BLM rejects application for Silurian Valley energy project
The Bureau of Land Management on Thursday denied a Spanish company’s application to build a controversial renewable energy facility in the Mojave Desert’s remote Silurian Valley, deciding the sprawling project “would not be in the public interest.”
The closely watched decision is considered a bellwether for how the federal agency will handle future requests to develop renewable energy projects outside established development areas.
The company had planned a side-by-side wind and solar facility. Thursday’s decision applies only to the solar portion of the project. The wind energy aspect is still in the planning stages.
Jim Kenna, the BLM’s California director, made the decision, finding that Iberdrola Renewables’ proposal would have industrialized 24 square miles of “a largely undisturbed valley that supports wildlife, an important piece of the Old Spanish National Historic Trail, and recreational and scenic values.”
Kenna said he had been discussing the matter for weeks with field personnel and found the evidence “pretty persuasive.”
He cited concerns that the project would degrade the quality of the wilderness surrounding the site, located between two national parks. He also noted potential hazards to the desert tortoise and other impacts that could not be mitigated.
“It was fairly clear to me,” he said.
Iberdrola Renewables had sought permission to build its project using a “variance” process. Had it been approved, it would have been the first major exception to federal land managers’ “guided development” approach across more than 22 million acres of California desert. Under the policy, companies are encouraged to develop in areas that have been preapproved for projects, where there would be less environmental or wildlife conflict.
Kenna said the variance process was intended to be rigorous. In denying the application, no other message was intended other than the specific project was unsuitable for the specific site, he said.
Iberdrola began the application process three years ago and had envisioned completing construction by December.
In a statement, Iberdrola said it was weighing whether to appeal the decision to the U. S. Department of Interior.

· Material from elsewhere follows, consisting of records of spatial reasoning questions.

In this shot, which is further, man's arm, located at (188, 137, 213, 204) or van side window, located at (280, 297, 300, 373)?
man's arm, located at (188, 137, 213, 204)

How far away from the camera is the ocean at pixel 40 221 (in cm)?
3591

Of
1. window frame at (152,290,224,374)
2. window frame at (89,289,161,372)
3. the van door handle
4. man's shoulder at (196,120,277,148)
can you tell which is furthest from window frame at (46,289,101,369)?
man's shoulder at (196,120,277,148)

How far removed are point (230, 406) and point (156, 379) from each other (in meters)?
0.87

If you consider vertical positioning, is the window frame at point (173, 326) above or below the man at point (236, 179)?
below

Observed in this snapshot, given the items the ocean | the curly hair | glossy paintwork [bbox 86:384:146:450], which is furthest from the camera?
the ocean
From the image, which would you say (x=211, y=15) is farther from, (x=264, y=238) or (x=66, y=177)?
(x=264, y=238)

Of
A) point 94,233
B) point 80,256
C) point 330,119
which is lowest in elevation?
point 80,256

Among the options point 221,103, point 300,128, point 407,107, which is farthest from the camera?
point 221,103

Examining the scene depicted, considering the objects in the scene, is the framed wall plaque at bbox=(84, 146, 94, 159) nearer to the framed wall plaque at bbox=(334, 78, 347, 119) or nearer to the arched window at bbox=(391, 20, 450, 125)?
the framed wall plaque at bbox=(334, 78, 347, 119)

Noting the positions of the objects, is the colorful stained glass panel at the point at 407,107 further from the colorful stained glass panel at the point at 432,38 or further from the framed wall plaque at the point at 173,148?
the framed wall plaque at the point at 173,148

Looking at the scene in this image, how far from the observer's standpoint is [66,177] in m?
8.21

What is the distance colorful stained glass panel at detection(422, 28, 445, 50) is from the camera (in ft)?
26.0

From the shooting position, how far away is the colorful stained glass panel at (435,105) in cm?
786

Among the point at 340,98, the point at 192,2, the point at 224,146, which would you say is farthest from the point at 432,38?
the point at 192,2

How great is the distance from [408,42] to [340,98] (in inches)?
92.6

“It is unfortunate that the variance process is enabling unsubstantiated discretion in advance of a proper National Environmental Policy Act review that should be based on clear and understandable predictable requirements,” the statement said.
But the BLM decided that the project would have “too great of an impact on the resources.”
Among the specific concerns the BLM noted were that the facility would disrupt migration corridors critical to bighorn sheep and other wildlife.
“We are quite pleased that the BLM made this decision,” said Kim Delfino, the California program director for Defenders of Wildlife. “It’s encouraging that they are taking those criteria seriously.”
The wind and solar plants that Iberdrola proposed would have been encircled by protected lands. The entire project site that the company proposed sits atop the Old Spanish Trail, a historic trail managed by the National Park Service, which opposed the project.
In its application, Iberdrola said the plants would create 300 construction jobs and generate about 400 megawatts of power.
The BLM is under pressure to meet the administration’s goal of generating 20,000 megawatts of power from federal land by 2020. There have been 460 applications for renewable-energy-related projects in California since 2007, Kenna said. The BLM has approved 18 applications.